Fidelizzare il pubblico locale, senza perdere di vista i turisti
Per ottenere la fidelizzazione dei residenti, è essenziale avere un ruolo attivo nella comunità. Per esempio, se è noto che un ristorante acquista solo prodotti locali, e quindi contribuisce a far prosperare l’economia che lo circonda, è più probabile che la popolazione locale tenda ad affezionarvisi e a considerarlo un punto di riferimento. Il problema, a questo punto, è attrarre anche i turisti, senza che i residenti inizino a snobbare il locale. È importantissimo, a questo scopo, preoccuparsi di attirare i turisti giusti, ovvero quelli che sanno adottare comportamenti rispettosi e in linea con i costumi locali. Diventa importante, quindi, posizionarsi sul radar di coloro che mirano al turismo consapevole e che vogliono imparare dal luogo in cui si trovano, non colonizzarlo spietatamente. Ai clienti affezionati di una piccola osteria di quartiere non piace l’idea di dividere la sala con un branco di turisti chiassosi, che indicano e deridono ciò che è troppo diverso da loro o che si comportano come se fossero letteralmente a casa propria. Saranno invece più felici di convivere con piccoli gruppi di turisti davvero interessati a scoprire la cultura locale e a imparare gli usi e le tradizioni.

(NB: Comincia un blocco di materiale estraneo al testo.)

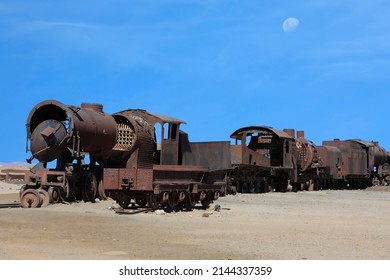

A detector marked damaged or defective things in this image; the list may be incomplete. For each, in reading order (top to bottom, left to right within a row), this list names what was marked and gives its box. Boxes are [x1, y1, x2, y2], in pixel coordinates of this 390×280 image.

rusty locomotive [20, 100, 229, 208]
rusty locomotive [21, 100, 390, 208]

Non dimenticare i social media
Nessun brand, al giorno d’oggi, può permettersi di lasciare in secondo piano la comunicazione social. Un errore comune, tuttavia, è quella di trattare i social come la propria stazione radio personale, dalla quale si lanciano messaggi in una sola direzione. Nulla di più limitante: i social offrono uno strumento di fidelizzazione assolutamente fondamentale, ovvero la possibilità di ricevere e rispondere al feedback dei clienti. E non si tratta neanche solo di lanciare un occhio alle menzioni su Twitter e ai messaggi su Facebook, ma di connettersi con un’intera comunità: food blogger, siti di settore, distributori e appassionati formano solidissimi gruppi di “foodie” online che nessuno che lavori in questo settore può permettersi di ignorare. Collocarsi all’interno di questa galassia permette di farsi conoscere da tutti gli operatori del settore e di guadagnarsi un posto all’interno della comunità e sottocultura di riferimento.
Conclusioni: obiettivo fidelizzazione
La fidelizzazione è questione di personalità. Quei brand che non riescono a costruirsi un’identità precisa finiranno, molto semplicemente, per essere dimenticati. Chi invece riuscirà a trasformare il proprio nome in un sinonimo di caratteristiche che si possano definire “umane”, riuscirà a collocarsi presso un pubblico stabile, che si riconosce in quegli stessi valori e che incorpora nella propria identità le scelte alimentari e commerciali. In altre parole, se riuscirete a fare in modo che mangiare da voi diventi una componente della personalità dei clienti, sarete a buon punto nel processo di fidelizzazione.